Warum bringe ich dieses Beispiel? Sicher nicht, um mich über Menschen lustig zu machen, die tatsächlich aus Krankheit der Arbeit fernbleiben müssen. Ich denke nur, dass jeder Betrieb ein Interesse daran hat, dass seine Mitarbeiter gesund sind oder möglichst bald wieder an den Arbeitsplatz zurückkehren. Wichtig ist: Ein reales Problem muss erkannt und als solches auch benannt werden. Denn nur auf dieser Grundlage können Sie die Dinge ändern.
4. Mut zur Wirklichkeit
Als Winston Churchill mitten im Krieg die Regierungsgeschäfte übernahm, hielt er jene berühmte Antrittsrede, wo er seinen Landsleuten Blut, Tränen, Schweiss und – was oft unterschlagen wird – auch Mühsal versprach.

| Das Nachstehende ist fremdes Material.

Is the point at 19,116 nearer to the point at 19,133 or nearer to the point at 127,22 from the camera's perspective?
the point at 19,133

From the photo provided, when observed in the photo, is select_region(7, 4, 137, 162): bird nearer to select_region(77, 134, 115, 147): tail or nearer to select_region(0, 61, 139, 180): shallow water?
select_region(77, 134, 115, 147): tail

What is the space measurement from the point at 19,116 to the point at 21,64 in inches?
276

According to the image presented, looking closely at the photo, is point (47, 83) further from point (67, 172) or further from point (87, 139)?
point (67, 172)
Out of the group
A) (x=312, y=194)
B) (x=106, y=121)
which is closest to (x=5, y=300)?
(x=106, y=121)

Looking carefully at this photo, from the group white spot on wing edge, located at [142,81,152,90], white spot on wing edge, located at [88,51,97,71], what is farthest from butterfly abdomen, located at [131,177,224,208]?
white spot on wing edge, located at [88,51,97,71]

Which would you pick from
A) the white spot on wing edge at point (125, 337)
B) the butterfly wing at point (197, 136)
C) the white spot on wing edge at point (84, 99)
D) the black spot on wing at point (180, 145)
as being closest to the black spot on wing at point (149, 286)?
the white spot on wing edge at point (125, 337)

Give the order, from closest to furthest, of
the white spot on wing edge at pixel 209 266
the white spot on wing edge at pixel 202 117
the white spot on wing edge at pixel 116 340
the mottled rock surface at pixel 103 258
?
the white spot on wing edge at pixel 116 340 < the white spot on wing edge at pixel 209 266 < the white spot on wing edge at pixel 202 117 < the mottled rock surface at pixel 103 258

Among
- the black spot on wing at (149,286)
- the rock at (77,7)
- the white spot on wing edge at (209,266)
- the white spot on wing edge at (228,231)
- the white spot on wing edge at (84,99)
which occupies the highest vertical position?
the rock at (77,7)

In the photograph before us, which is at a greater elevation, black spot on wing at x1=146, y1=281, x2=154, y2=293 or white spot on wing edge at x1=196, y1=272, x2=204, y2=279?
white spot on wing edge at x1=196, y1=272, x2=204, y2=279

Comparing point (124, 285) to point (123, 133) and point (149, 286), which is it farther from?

Normalerweise versprechen Politiker ihren Bürgerinnen und Bürgern lieber Milch und Honig und im Überfluss. Doch Churchill mochte den Engländern nichts vorheucheln, da er genau erkannte, wie es ist und was die Zukunft erforderte. Er wusste: gerade in Notzeiten, in schweren Zeiten ist Klartext vorzuziehen. Darum hat er die Wirklichkeit ausgesprochen, hat die Konsequenzen gezogen und wurde so zur treibenden Kraft, die Europa von der Tyrannei befreite und zur Freiheit führte. Dass er am Ende dieser Tätigkeit in England als Premierminister abgewählt wurde, ist kein Beweis, dass es nicht richtig war, sondern viel mehr ein Zeichen für die Grösse seiner Tat. Er hat der Wirklichkeit in die Augen gesehen. Er hat das Unangenehme ausgesprochen. Er hat darauf beharrt und den Menschen dafür die Freiheit gebracht. Er tat dies alles aufgrund der Wirklichkeit und ohne Rücksicht auf sein eigenes Ansehen.
Diese Haltung ist auch erfolgreich für Marketingleute!